• **Task directions**
When you reach the line with "Vista de uma" in the listing below, write out that line and every one after it exactly, and skip the pictures.
┏━━
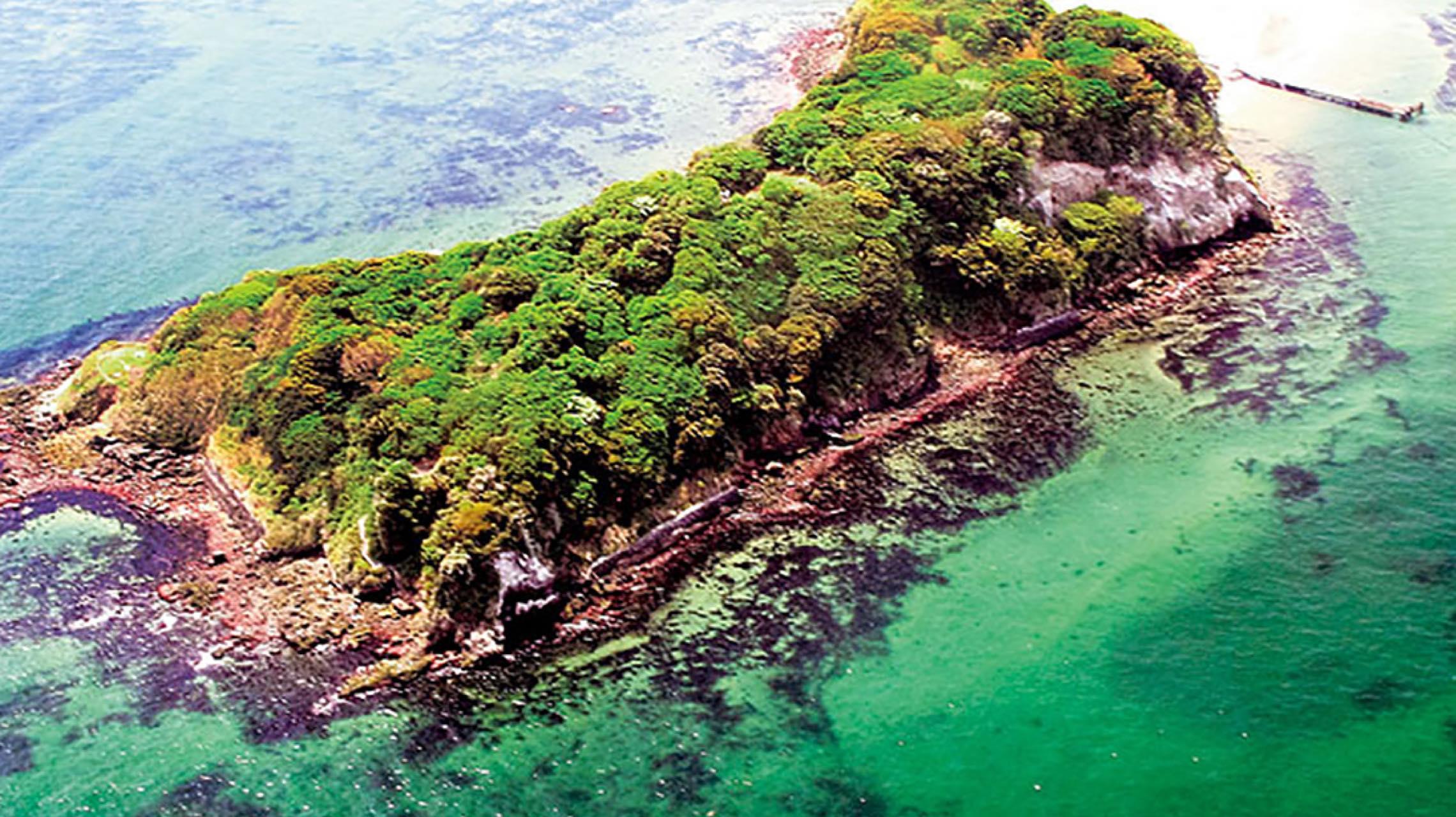 舞台は夜の無人島。猿島の自然とアートが融合したナイトイベント開催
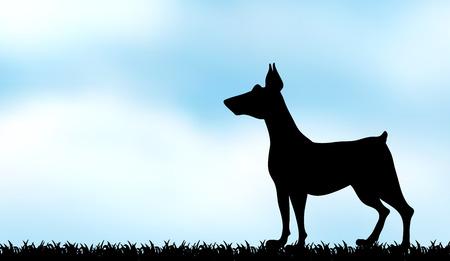 greyhound: Silhouette greyhound on the field illustration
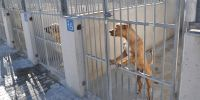 Nadie quiere ser adiestrador canino en Valladolid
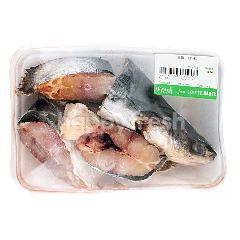 Ikan Patin Hidup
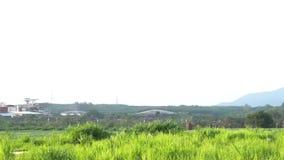 Vista de uma f?brica qu?mica com chamin?s de fumo no meio de um campo verde do arroz no amanhecer ~ pollutin das tubula??es da f? vídeos de arquivo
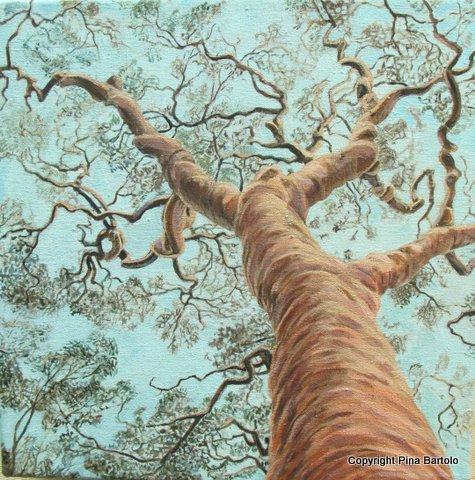 300mmx300mm  Acrylic on Canvas- Tree Study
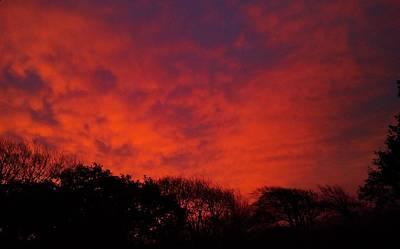 Photograph - Morning Glory by Richard Brookes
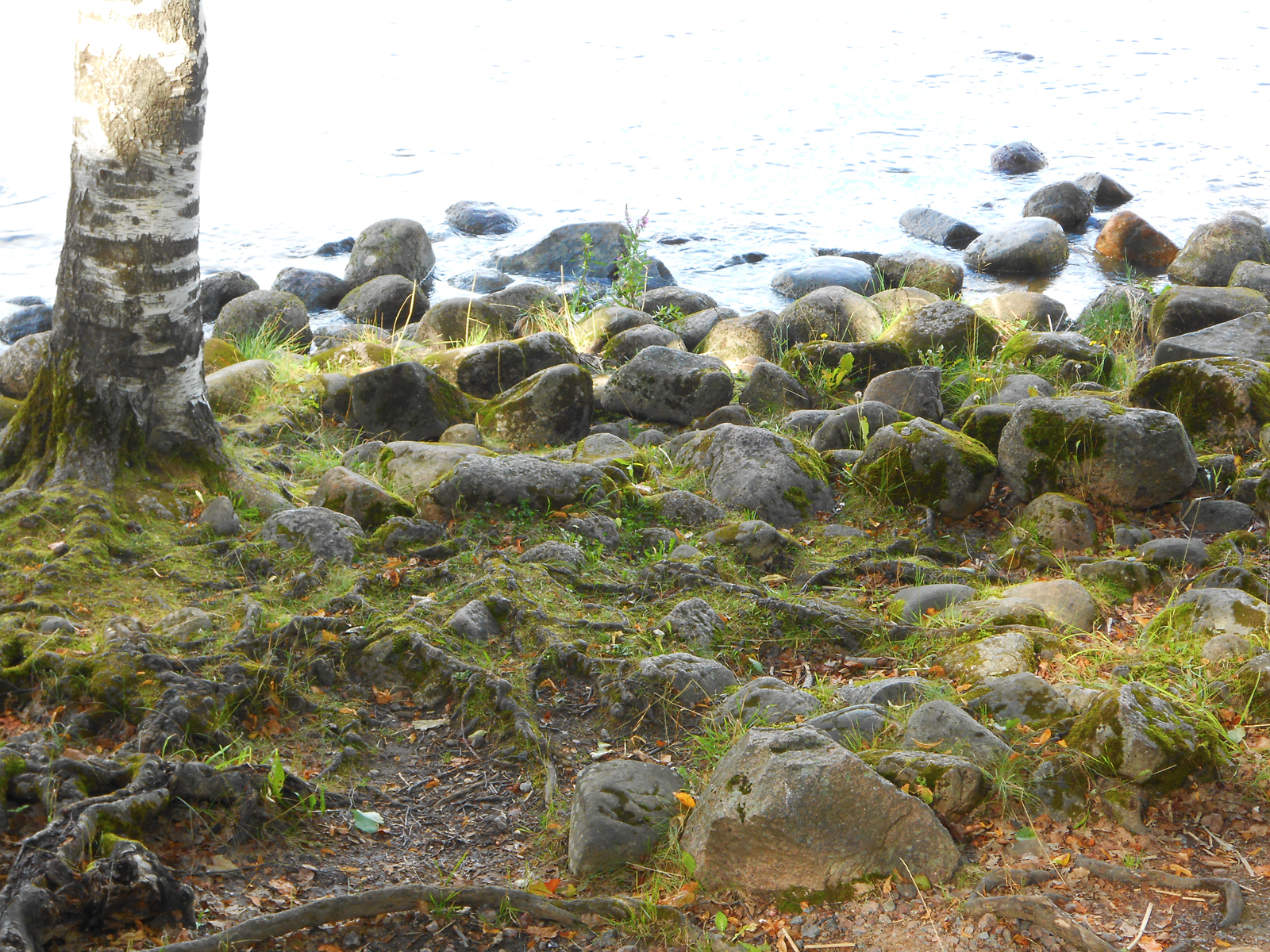 stones, Coast, Coastline, Nature, Rock, HQ Photo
┗━━
• **Output for this task**
 Vista de uma f?brica qu?mica com chamin?s de fumo no meio de um campo verde do arroz no amanhecer ~ pollutin das tubula??es da f? vídeos de arquivo
 300mmx300mm  Acrylic on Canvas- Tree Study
 Photograph - Morning Glory by Richard Brookes
 stones, Coast, Coastline, Nature, Rock, HQ Photo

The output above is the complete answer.